When you first hear of a galaxy group referred to as a sextet, you’d expect to find six close-set galaxies fighting a gravitational tug-of-war. Well, in this case, you’d be wrong. Seyfert’s Sextet is actually a quartet, since it contains only four interacting galaxies — plus one photobomber.
In 1882, Édouard Stephan discovered the primary galaxy, a bright spiral in the head portion of the split constellation Serpens. It became known as NGC 6027. Another seven decades passed before Carl Seyfert uncovered a horde of fainter galaxies huddled nearby. He wrote of his find in the April 1951 issue of Publications of the Astronomical Society of the Pacific. As was the custom, the newly found galaxies were assigned new NGC annex numbers. Seyfert’s article listed them as NGCs 6027A through E.

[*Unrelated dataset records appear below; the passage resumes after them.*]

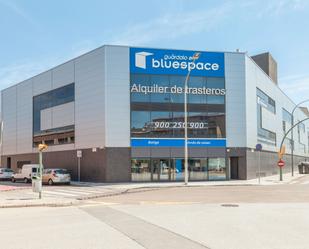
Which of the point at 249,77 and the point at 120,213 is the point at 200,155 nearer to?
the point at 249,77

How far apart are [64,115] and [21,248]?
113 ft

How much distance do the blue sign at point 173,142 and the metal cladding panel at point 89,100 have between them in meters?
3.18

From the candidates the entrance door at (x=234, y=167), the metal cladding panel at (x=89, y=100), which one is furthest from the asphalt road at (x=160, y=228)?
the entrance door at (x=234, y=167)

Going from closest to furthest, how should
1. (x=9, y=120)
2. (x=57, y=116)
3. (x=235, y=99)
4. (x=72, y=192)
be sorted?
1. (x=72, y=192)
2. (x=235, y=99)
3. (x=57, y=116)
4. (x=9, y=120)

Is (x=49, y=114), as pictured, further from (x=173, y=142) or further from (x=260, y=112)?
(x=260, y=112)

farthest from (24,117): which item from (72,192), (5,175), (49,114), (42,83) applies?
(72,192)

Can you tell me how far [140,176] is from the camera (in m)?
36.9

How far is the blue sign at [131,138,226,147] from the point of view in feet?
121

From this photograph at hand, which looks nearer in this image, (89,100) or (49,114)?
(89,100)

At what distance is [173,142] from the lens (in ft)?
124

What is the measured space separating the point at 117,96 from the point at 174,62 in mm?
6082

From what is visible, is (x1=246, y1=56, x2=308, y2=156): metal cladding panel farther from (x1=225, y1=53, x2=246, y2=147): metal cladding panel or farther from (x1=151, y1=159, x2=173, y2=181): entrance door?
(x1=151, y1=159, x2=173, y2=181): entrance door

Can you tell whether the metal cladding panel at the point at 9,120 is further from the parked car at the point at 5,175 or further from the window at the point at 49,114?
the parked car at the point at 5,175

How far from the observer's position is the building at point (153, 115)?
36.9 m
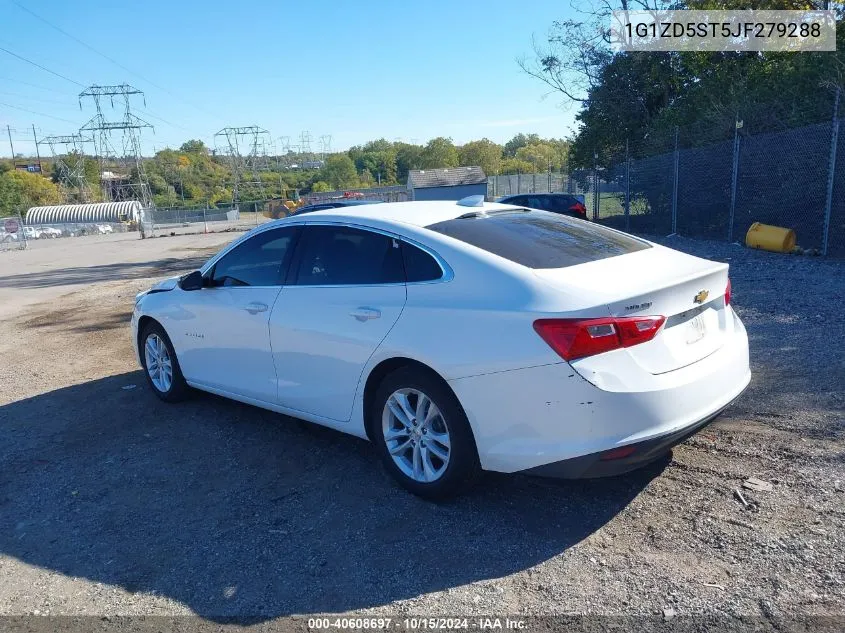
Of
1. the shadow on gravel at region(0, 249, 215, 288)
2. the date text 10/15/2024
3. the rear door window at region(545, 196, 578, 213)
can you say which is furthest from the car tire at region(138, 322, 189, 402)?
the rear door window at region(545, 196, 578, 213)

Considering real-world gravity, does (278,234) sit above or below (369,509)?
above

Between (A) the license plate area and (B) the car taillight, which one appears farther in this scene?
(A) the license plate area

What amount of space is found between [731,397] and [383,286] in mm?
2065

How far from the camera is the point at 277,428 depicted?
17.6 ft

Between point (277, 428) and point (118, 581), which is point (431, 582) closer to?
point (118, 581)

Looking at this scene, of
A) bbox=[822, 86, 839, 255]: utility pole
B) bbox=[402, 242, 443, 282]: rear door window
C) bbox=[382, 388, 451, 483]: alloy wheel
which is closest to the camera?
bbox=[382, 388, 451, 483]: alloy wheel

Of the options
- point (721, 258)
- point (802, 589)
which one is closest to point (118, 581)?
point (802, 589)

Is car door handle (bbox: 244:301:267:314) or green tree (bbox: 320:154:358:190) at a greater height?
green tree (bbox: 320:154:358:190)

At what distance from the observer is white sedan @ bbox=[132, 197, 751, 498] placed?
333 cm

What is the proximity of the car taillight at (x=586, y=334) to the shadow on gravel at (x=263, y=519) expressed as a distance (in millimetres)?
994

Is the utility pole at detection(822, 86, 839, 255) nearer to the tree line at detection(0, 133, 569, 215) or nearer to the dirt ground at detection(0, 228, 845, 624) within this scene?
the dirt ground at detection(0, 228, 845, 624)

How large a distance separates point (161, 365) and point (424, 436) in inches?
129

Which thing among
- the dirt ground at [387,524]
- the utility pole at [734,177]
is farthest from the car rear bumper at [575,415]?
the utility pole at [734,177]

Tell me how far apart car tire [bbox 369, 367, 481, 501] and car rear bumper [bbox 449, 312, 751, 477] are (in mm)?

Seyfert acknowledged in the article that the group was not physically made up of six galaxies. Nonetheless, the name stuck. Today, we recognize that spiral galaxy NGC 6027A, lenticular galaxy 6027B, and barred spiral 6027C are all coming together with NGC 6027, the most massive of the quartet.
All are about 190 million light-years away. Eventually they will meld into a single giant elliptical galaxy, but this is billions of years into the future. However, we already see evidence of tidal distortions in all four systems. In fact, NGC 6027E is not a separate galaxy at all, but rather a tidal tail of stars and interstellar matter dragging behind NGC 6027. The sixth member of the sextet, NGC 6027D, is a face-on barred spiral galaxy seen lying comfortably about five times farther away than the rest — 877 million light-years to be exact.